[Data items]
####################

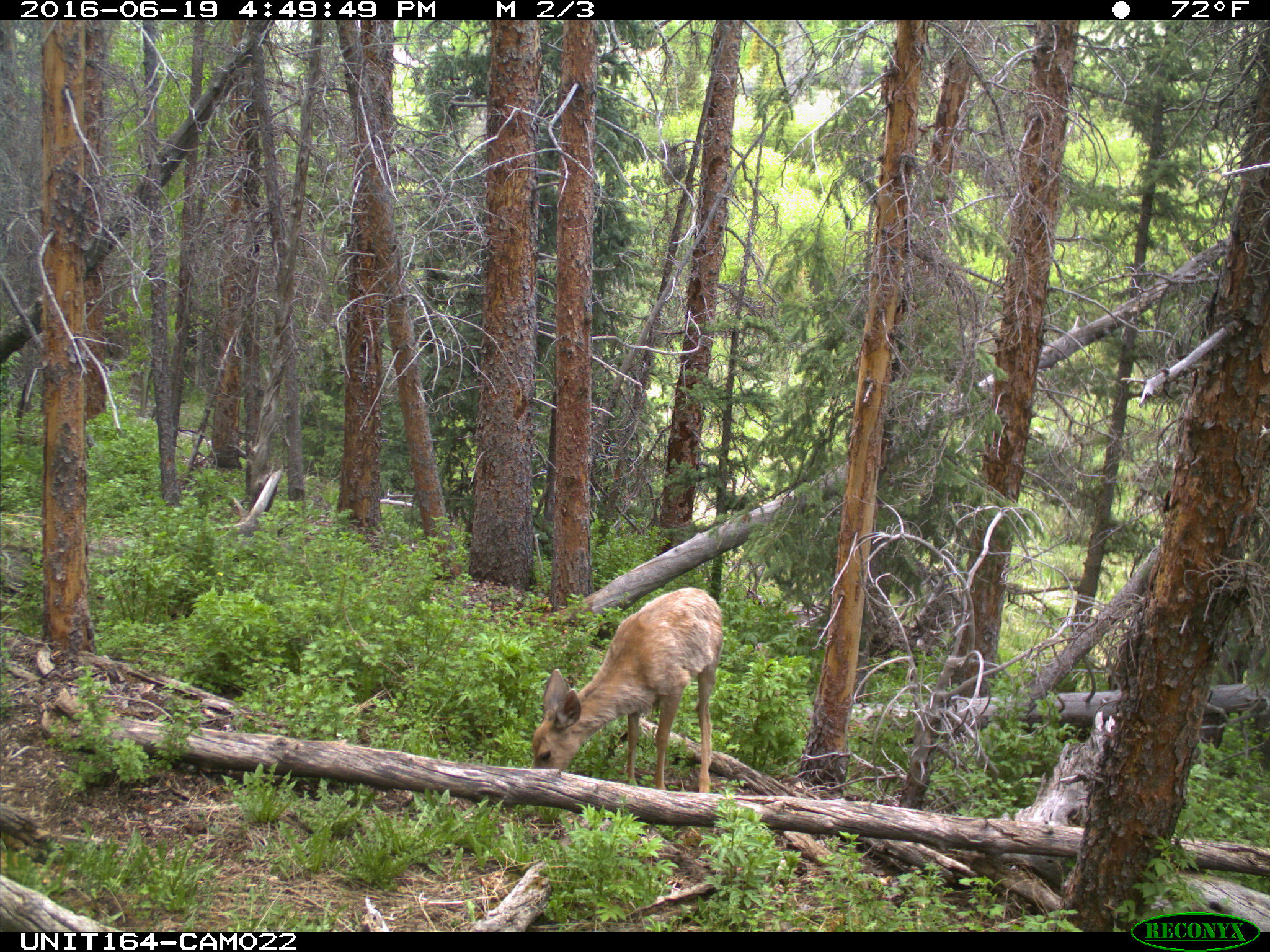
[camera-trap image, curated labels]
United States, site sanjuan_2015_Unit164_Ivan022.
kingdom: Animalia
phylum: Chordata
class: Mammalia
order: Artiodactyla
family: Cervidae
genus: Odocoileus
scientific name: Odocoileus hemionus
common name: mule deer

####################

Prompt: What is wanted is the line containing "order: Artiodactyla" and every line after it through the last line of the entries, printed exactly.

Exercise response:
order: Artiodactyla
family: Cervidae
genus: Odocoileus
scientific name: Odocoileus hemionus
common name: mule deer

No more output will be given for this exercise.